On Oct. 1, 1958, he wrote in the People's Daily, in his role as a vice chairman of the top legislature, the National People's Congress, that the Tibetans had enjoyed full freedom and equality since returning to the motherland.

However, several months later, the Dalai Lama supported an armed insurgency in Tibet. He fled to India after it failed and formed a "government in exile".

Since then, he has betrayed his home country and fellow Tibetans time and again with repeated calls to separate Tibet from China, which is far beyond what a simple monk would do.

He is preaching "peace" and "human compassion" and seeking "benefits" for the Tibetans when he shuttles around the world by air, receiving accolades here and there.

But the self-proclaimed spiritual leader has obviously forgotten his identity, abused his religion and played too much politics.

He has never renounced the "Tibetan Exile Constitution", an outlawed document similar to the "Future Tibet Constitution" drafted in 1963, which proclaimed the establishment of an "ethnically unified state led by the Dalai Lama".

In 1987 and 1988, he proposed a "Five Point Peace Plan" in the U.S. Congress and a "New Seven-point Proposal" in the European Parliament, supporting Tibetan independence.

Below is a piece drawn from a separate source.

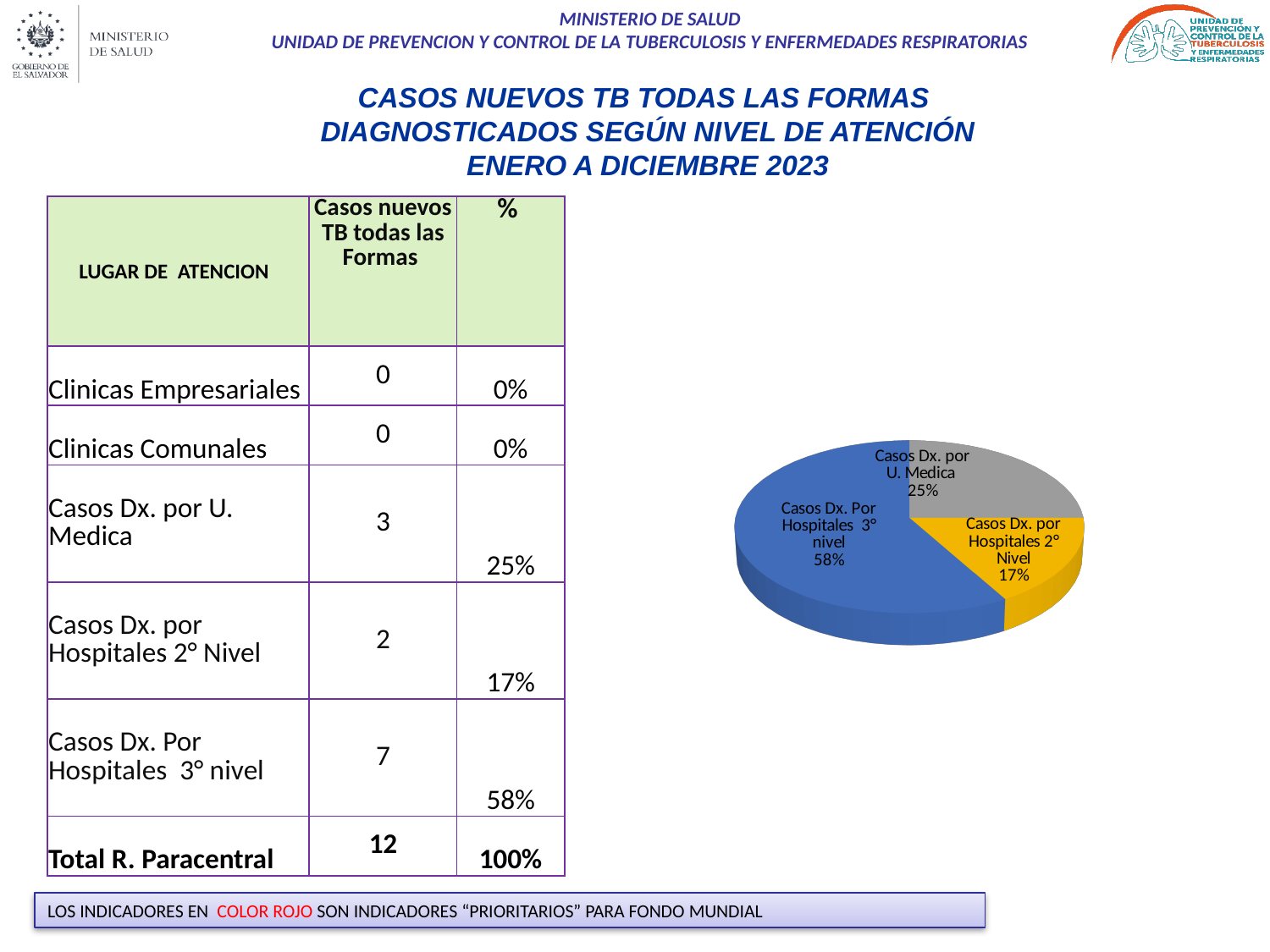
Which is larger in the pie chart: the slice for Casos Dx. por U. Medica or the slice for Casos Dx. por Hospitales 2° Nivel? Casos Dx. por U. Medica What colour is the slice for Casos Dx. Por Hospitales 3° nivel in the pie chart? Blue What share of the pie does the slice for Casos Dx. Por Hospitales 3° nivel represent? 58% What colour is the slice for Casos Dx. por Hospitales 2° Nivel in the pie chart? Yellow What kind of chart is shown on the slide? Pie chart How many slices does the pie chart have? 3 What share of the pie does the slice for Casos Dx. por Hospitales 2° Nivel represent? 17% What is the difference in percentage points between the slice for Casos Dx. Por Hospitales 3° nivel and the slice for Casos Dx. por U. Medica? 33 percentage points Which slice of the pie chart is the largest? Casos Dx. Por Hospitales 3° nivel What share of the pie does the slice for Casos Dx. por U. Medica represent? 25% Which slice of the pie chart is the smallest? Casos Dx. por Hospitales 2° Nivel What is the difference in percentage points between the slice for Casos Dx. por U. Medica and the slice for Casos Dx. por Hospitales 2° Nivel? 8 percentage points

In recent years, the Dalai Lama has repeated that he did not seek independence but instead sought a high degree of autonomy for Tibet within the framework of the Chinese Constitution.

Under the Dalai Lama's autonomy claim, Chinese troops should leave Tibet. Also, Tibet could maintain diplomatic relations with other countries and international organizations, which is tantamount to admitting Tibet's independence, said An Cedain, a researcher with the Center for Research on Tibet.

Meanwhile, the Dalai Lama is expanding his pro-independence infrastructure. His 13th government in exile, established in 2006, has seven ministries: civil affairs, foreign affairs and media, religion and culture, education, finance, health and security. In 1959, his first such government had only four ministries.

To make this government in exile status more credible, the Dalai Lama and his supporters produced a "Tibetan national anthem" and "Tibetan national flag", which had never existed before 1959.

Students in overseas Tibetan schools must sing the anthem and hoist the banner at their opening ceremonies, which demonstrates the Dalai Lama's transparent goal of independence.

During the latest riots in Lhasa, he disassociated himself from the conspiracy as an innocent monk, merely admonishing his followers in reported statements "not to resort to violence" after the disturbances.

An article in the New York Times said "the Dalai Lama was a poor and poorly advised political strategist".

If the Dalai Lama, 73, really wishes to be a simple Buddhist monk, it's high time for him to stop playing politics and cheating people, Westerners in particular, with his hypocritical "autonomy" claims.